Los mismos; Vicenta, Señora y Señoritas de González. Las cuatro con mantón de Manila y claveles en el pelo. Una de las señoritas trae un manojo de claveles, y Vicenta un mantón en caja o pañuelo.
Vicenta. A dar a todos mi enhorabuena y a llevarnos a María.
Señora de González. Señora Marquesa, reciba usted nuestros plácemes.
Señorita ª. Señor Marqués, nos alegramos infinito.
Don Pedro. Gracias, mil gracias, señora y señoritas...
Vicenta. (Mostrando el mantón a María.) Para usted traigo éste, que será de su gusto.
María. ¡Oh, sí... está muy bien! (Lo desdobla.)
Señorita ª. A ver, a ver. (Se lo pone.) ¡Oh, qué bien!
Filomena. ¡Admirable! (Todos aprueban. Suenan más cerca los cantos y músicas populares.)
Don Pedro. ¡Oh... todo es júbilo!
Señorita ª. (A María.) Ahora los claveles. (Con ademán de ponérselos. María se sienta.)
María. (Dejándose adornar.) Ponédmelos a vuestro gusto.
Bravo. (Aparte a Corral, señalándole a María.) ¡Vea usted qué preciosidad!
Corral. (Torciendo el rostro.) No la miro; no quiero mirarla. Se me va la vista; me da el vértigo. (Pasan por el foro animados grupos de mozas del pueblo, con mantón de Manila, tocando panderetas; muchachos con guitarras y bandurrias. Marchan al son de un pasacalle.)
(Para ver la muchedumbre alegre, acuden a las rejas todos menos María, que permanece a la derecha en actitud silenciosa y triste. Don Rafael a ella se aproxima.)
Don Rafael. (A María.) Hija mía, veo que no está usted alegre, y aquí vengo yo.
María. (Consternada.) Lo que a mis buenos padres tanto regocija, a mí me anonada.
Don Rafael. Pero usted es un corazón fuerte, y afrontará valerosa las desventuras que la esperan.

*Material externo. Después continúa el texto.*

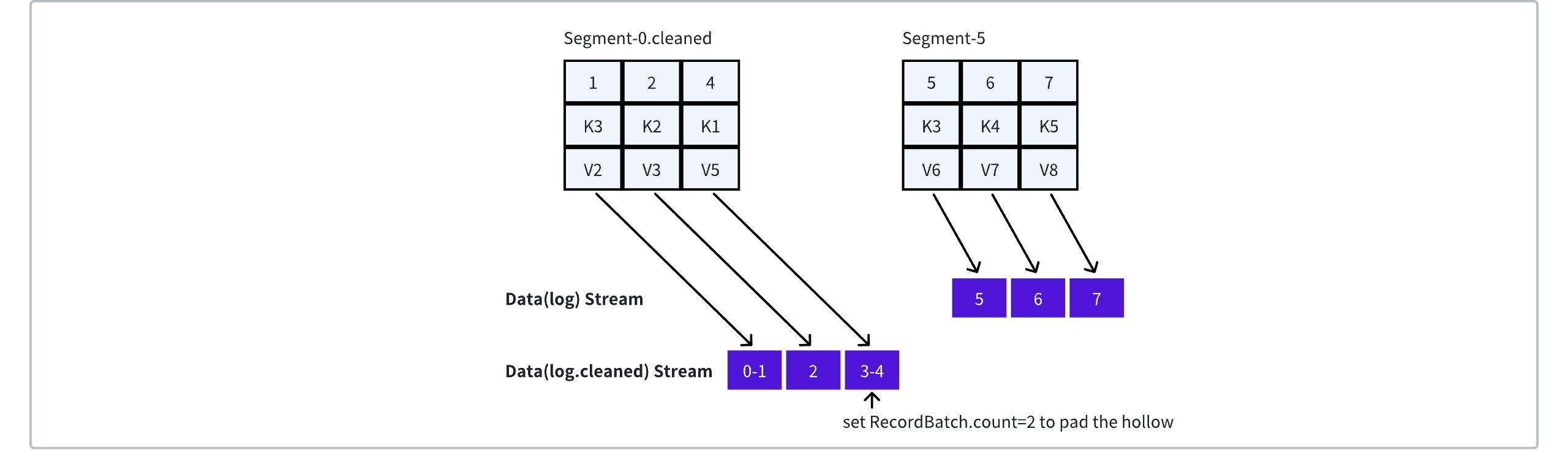 Segment-0.cleaned

| 1 | 2 | 4 |
|---|---|---|
| K3 | K2 | K1 |
| V2 | V3 | V5 |

Segment-5

| 5 | 6 | 7 |
|---|---|---|
| K3 | K4 | K5 |
| V6 | V7 | V8 |

Data(log) Stream

5 6 7

Data(log.cleaned) Stream

0-1 2 3-4

set RecordBatch.count=2 to pad the hollow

María. (Muy afligida.) ¿Y cree usted que podré...?
Don Rafael. Lo veo muy difícil. A los fuertes se debe la verdad. Lo creo imposible.

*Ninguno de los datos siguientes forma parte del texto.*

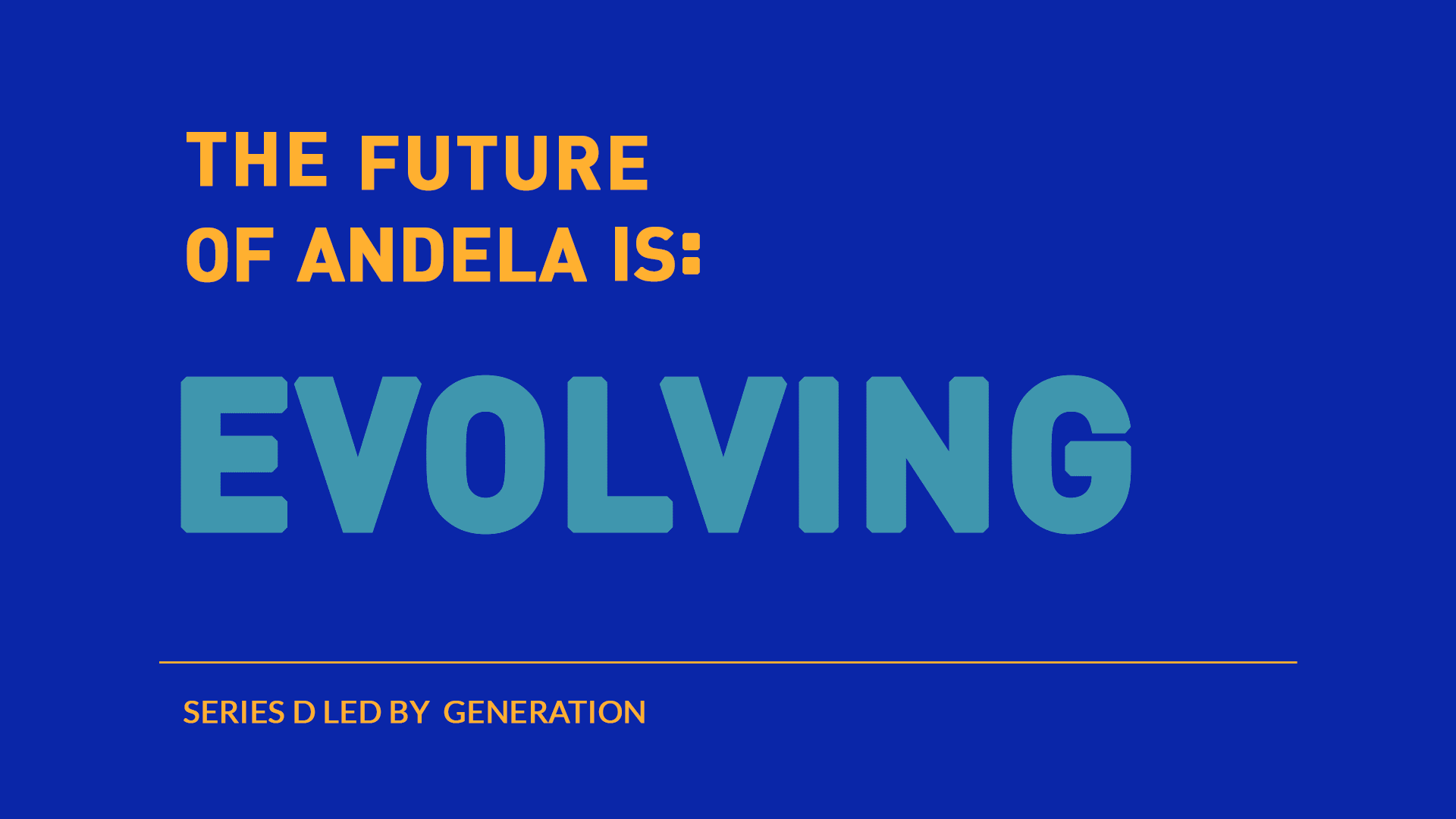 THE FUTURE OF ANDELA IS:

EVOLVING

SERIES D LED BY GENERATION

María. ¡Desdicha inmensa si usted me abandona!
Don Rafael. Yo, no. ¡Creo en Mariucha!
María. Pues prométame hacer lo que yo le diga... Usted me ha dado la mayor prueba de estimación y confianza entregándome, para ayudarme a sostener a la familia, el dinero del Cielo.

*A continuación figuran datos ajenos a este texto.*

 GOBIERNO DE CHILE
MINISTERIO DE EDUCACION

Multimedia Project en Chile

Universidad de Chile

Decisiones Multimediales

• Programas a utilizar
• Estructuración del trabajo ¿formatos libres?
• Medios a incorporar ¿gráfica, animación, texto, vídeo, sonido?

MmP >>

Don Rafael. Era lo más cristiano.
María. Dígame: ¿pasado mañana habrá también fiesta?
Don Rafael. Ya lo creo: será el gran día. Tiene usted que venir con mis sobrinitas a la alborada, y después...
María. Pues pasado mañana...
Don Rafael. ¿Qué tengo que hacer?
María. Bien poca cosa: no separarse de mí, ir siempre a mi lado. (Permanece meditabunda y llorosa.)
Don Rafael. ¿Y no es más que eso? Iré con usted, a donde quiera.
Don Pedro. (Que se aparta de la reja, con los demás, visto ya el paso de la multitud alegre.) Mariucha, ¿pero no has visto...? (La observa llorosa.) Hija mía, ¿lloras?
María. (Secándose las lágrimas.) No, no, papaíto, es que...
Don Rafael. Lloraba de gozo.
Don Pedro. Vamos, ven, y confundamos nuestro gozo con la alegría popular.
Filomena. Alegre está todo: el Cielo, la villa, el pueblo.
María. (Rehaciéndose, con potente esfuerzo, hace rápida transición de la tristeza al contento: su pecho se ensancha, sus ojos resplandecen.) Y yo, también. (Con efusión de su alma cogiendo el brazo de don Rafael.) Yo también soy pueblo... porque soy pobre.
Don Pedro. (Un poco sorprendido de la frase.) ¿Qué, qué?
María. Llevadme a la fiesta, al campo, al sol... al sol, que es la pompa de los humildes.